_Task statement_
Please write the data out once more, exactly as it is given.

(Records from a collection)
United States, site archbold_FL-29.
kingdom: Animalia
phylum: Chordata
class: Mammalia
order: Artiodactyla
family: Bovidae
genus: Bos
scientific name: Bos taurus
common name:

_Finished task_
United States, site archbold_FL-29.
kingdom: Animalia
phylum: Chordata
class: Mammalia
order: Artiodactyla
family: Bovidae
genus: Bos
scientific name: Bos taurus
common name:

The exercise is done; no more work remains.